Count the frequency at which the value in the dataframe column occurs

I have a dataset

|category| cat a cat b cat a 

I would like to return something like (showing unique values ​​and frequency)

 category | freq | cat a 2 cat b 1 
+205
python pandas
Mar 13 '14 at 21:34
source share
20 answers

Use groupby and count :

 In [37]: df = pd.DataFrame({'a':list('abssbab')}) df.groupby('a').count() Out[37]: a aa 2 b 3 s 2 [3 rows x 1 columns] 
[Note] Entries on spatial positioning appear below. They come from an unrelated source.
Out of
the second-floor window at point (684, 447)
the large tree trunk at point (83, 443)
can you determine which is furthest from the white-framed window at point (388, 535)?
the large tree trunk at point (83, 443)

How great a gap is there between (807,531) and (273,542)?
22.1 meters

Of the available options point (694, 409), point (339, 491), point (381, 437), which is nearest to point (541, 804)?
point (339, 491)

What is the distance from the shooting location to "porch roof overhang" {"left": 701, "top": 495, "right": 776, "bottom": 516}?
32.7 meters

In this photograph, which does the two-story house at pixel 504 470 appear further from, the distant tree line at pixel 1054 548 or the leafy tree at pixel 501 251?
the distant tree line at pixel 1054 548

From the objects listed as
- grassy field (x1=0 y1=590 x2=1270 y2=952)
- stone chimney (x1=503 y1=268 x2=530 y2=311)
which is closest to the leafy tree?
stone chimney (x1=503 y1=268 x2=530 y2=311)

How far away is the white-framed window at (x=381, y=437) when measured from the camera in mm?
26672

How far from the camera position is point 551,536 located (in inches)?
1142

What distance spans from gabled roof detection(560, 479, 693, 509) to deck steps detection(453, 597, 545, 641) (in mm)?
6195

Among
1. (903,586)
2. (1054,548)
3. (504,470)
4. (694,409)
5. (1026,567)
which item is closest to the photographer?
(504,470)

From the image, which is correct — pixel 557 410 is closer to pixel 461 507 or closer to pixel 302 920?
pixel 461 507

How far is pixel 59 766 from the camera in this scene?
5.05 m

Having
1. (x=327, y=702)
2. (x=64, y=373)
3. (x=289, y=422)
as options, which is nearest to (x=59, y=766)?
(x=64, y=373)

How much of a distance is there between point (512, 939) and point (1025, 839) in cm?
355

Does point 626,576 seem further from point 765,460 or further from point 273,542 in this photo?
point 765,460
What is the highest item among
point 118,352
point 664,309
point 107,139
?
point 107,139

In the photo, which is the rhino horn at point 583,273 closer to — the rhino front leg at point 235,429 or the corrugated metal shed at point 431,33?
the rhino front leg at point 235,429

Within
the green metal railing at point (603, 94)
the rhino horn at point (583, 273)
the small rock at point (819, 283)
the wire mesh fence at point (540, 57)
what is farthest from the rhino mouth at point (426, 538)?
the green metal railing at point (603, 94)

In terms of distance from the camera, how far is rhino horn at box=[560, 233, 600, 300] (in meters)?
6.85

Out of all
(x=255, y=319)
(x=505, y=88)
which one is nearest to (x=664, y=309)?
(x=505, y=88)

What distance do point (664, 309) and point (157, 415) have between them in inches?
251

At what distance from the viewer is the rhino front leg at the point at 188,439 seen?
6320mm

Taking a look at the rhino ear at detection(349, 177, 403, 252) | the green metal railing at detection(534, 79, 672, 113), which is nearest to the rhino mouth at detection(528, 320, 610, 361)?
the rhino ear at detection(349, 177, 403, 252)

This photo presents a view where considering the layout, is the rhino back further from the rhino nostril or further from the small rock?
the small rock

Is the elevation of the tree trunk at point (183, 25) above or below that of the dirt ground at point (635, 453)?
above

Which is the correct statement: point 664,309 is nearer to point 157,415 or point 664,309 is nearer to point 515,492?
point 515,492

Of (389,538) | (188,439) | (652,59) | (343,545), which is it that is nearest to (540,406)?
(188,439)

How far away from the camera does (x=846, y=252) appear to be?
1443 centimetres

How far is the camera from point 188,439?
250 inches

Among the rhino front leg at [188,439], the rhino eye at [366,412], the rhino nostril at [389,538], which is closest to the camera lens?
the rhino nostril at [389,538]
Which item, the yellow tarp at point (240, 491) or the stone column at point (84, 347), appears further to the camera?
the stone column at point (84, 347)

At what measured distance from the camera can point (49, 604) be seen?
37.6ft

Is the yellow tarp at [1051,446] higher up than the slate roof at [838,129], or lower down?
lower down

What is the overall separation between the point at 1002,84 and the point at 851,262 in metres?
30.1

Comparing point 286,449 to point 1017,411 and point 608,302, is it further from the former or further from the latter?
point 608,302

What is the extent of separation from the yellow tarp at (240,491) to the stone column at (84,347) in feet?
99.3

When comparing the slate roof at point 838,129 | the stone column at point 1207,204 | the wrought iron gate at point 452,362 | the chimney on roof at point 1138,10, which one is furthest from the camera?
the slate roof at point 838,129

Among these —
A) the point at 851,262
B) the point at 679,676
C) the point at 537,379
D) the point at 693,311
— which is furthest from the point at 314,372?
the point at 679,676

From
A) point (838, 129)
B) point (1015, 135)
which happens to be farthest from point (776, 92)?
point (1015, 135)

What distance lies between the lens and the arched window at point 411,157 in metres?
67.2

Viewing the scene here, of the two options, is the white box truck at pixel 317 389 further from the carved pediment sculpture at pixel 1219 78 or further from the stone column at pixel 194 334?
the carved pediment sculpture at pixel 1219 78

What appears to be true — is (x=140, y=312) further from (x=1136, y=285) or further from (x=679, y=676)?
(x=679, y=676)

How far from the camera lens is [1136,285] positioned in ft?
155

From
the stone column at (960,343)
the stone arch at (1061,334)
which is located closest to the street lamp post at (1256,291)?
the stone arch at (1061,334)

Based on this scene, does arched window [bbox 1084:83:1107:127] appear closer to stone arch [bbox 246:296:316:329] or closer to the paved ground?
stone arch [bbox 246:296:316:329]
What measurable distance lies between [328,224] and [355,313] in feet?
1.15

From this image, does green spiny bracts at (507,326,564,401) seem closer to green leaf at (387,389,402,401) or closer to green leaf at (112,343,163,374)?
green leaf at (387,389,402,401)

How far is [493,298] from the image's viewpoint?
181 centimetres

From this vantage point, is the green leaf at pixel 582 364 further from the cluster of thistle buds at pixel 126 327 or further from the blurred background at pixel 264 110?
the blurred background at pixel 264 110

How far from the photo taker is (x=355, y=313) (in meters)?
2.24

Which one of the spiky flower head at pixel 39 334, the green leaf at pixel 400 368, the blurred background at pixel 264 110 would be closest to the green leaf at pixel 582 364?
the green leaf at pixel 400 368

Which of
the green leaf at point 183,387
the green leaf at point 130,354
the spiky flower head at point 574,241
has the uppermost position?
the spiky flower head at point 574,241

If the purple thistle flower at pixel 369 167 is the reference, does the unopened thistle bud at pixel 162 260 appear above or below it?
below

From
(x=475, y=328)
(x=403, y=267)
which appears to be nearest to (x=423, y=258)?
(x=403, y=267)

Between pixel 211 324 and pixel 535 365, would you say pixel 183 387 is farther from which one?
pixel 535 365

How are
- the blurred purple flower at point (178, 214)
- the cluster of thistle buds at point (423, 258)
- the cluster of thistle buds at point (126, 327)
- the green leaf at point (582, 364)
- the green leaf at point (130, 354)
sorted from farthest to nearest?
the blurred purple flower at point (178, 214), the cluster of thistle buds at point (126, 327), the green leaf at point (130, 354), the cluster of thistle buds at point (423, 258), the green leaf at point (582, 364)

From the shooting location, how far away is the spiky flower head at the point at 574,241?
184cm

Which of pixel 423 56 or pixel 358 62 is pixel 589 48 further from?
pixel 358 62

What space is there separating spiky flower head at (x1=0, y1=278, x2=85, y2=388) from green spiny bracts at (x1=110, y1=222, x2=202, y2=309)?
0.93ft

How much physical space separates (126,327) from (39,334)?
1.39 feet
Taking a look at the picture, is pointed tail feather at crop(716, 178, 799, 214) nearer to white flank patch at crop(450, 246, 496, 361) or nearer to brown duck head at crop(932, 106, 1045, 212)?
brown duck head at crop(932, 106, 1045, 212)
See online docs: http://pandas.pydata.org/pandas-docs/stable/groupby.html

Also value_counts() , as @DSM commented, there are many ways to drop a cat here

 In [38]: df['a'].value_counts() Out[38]: b 3 a 2 s 2 dtype: int64 

If you want to add the frequency back to the original framework, use transform to return the aligned index:

 In [41]: df['freq'] = df.groupby('a')['a'].transform('count') df Out[41]: a freq 0 a 2 1 b 3 2 s 2 3 s 2 4 b 3 5 a 2 6 b 3 [7 rows x 2 columns] 
+283
Mar 13 '14 at 21:41
source share

If you want to apply to all columns, you can use:

 df.apply(pd.value_counts) 

This will apply the column-based aggregation function (in this case value_counts) to each column.

+72
Apr 05 '16 at 18:30
source share
 df.category.value_counts() 

This short line of code will give you the desired result.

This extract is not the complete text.